Ann's new prompt: "Give me a story that uses these five things: Beans, Doris Day, alligator, pillow, verb tenses." This is my take using the Doris Day theme:
The pillow was still warm and smelled of her scent, “Chanel No. 5″ I believe. Once again she leaves me lying here alone, wishing she would stay. I pull on my pajamas and walk to the window. I look at the rain bouncing off the window pane, the street light giving off a golden glow, and her, I watch her walking to her car, a light yellow 1950 Dodge Wayfarer convertible. She pauses at the door and glances up at my window, a faint smile on her lips. The car starts and I can hear the radio playing Doris Day singing “Que Sera, Sera.” How appropriate, “Whatever will be will be.” I stand at that window until her tail lights disappear over the next San Fransisco hill.
I walk into the kitchen and notice she left her alligator overnight bag here. That’s a start, I thought, maybe next time she, and not just her bag, will stay overnight. I place the bag on the blue and yellow Mexican tile, and open the bag.

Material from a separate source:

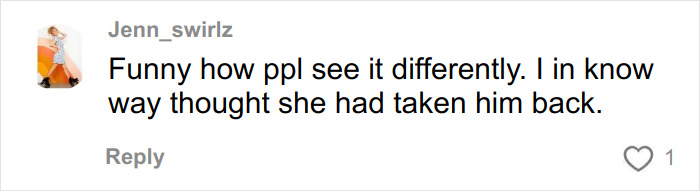 Jenn_swirlz

Funny how ppl see it differently. I in know way thought she had taken him back.

Reply

1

I touch the soft silk I find in there, it feels so much like her. I notice a brown paper bag, I smiled thinking of her drinking her Irish Whiskey out of a paper bag. Inside I find nothing but a bag of pinto beans. That was funny because she couldn’t cook, nor could she boil water, how would she cook this beans. Besides, with what beans does to her, I’d rather she’d leave them on the shelf. I put the sack back into the bag just as I found it and placed the bag back where she left it.
The phone rings, I know it is her at the pay phone three blocks away. “I’m tired of this “Pajama Game” and “Pillow Talk”, we may have to issue a “Storm Warning” but when it’s “April in Paris”, I want to have “Tea for Two” “By The Light Of The Silvery Moon,” because “It’s a Great Feeling” when I’m with you.”

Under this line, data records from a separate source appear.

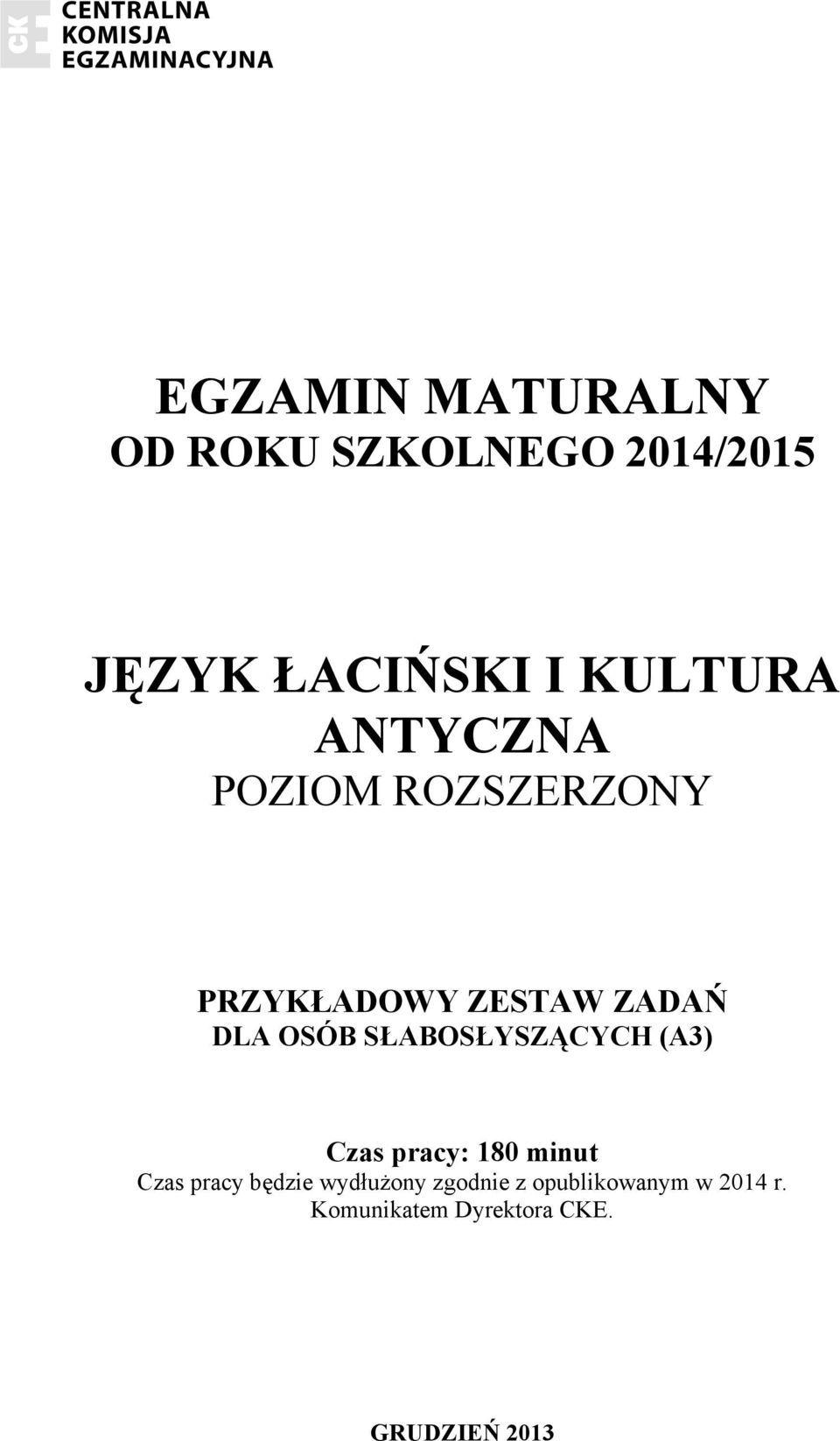 CKE
CENTRALNA KOMISJA EGZAMINACYJNA

EGZAMIN MATURALNY
OD ROKU SZKOLNEGO 2014/2015

JĘZYK ŁACIŃSKI I KULTURA ANTYCZNA
POZIOM ROZSZERZONY

PRZYKŁADOWY ZESTAW ZADAŃ
DLA OSÓB SŁABOSŁYSZĄCYCH (A3)

Czas pracy: 180 minut
Czas pracy będzie wydłużony zgodnie z opublikowanym w 2014 r. Komunikatem Dyrektora CKE.

GRUDZIEŃ 2013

I hang up the phone and unlock the door for her, I guess there will be a light yellow 1950 Dodge Wayfarer convertible sitting outside my flat from now on. Maybe one day we’ll have to trade it for a station wagon. But for now I have to go warm up her pillow.
(I have a 50 Dodge Wayfarer convertible and while looking on-line for parts, I came across a story about a light yellow Wayfarer convertible that Doris Day owned, thus the use of that car and the titles of some of her movies.)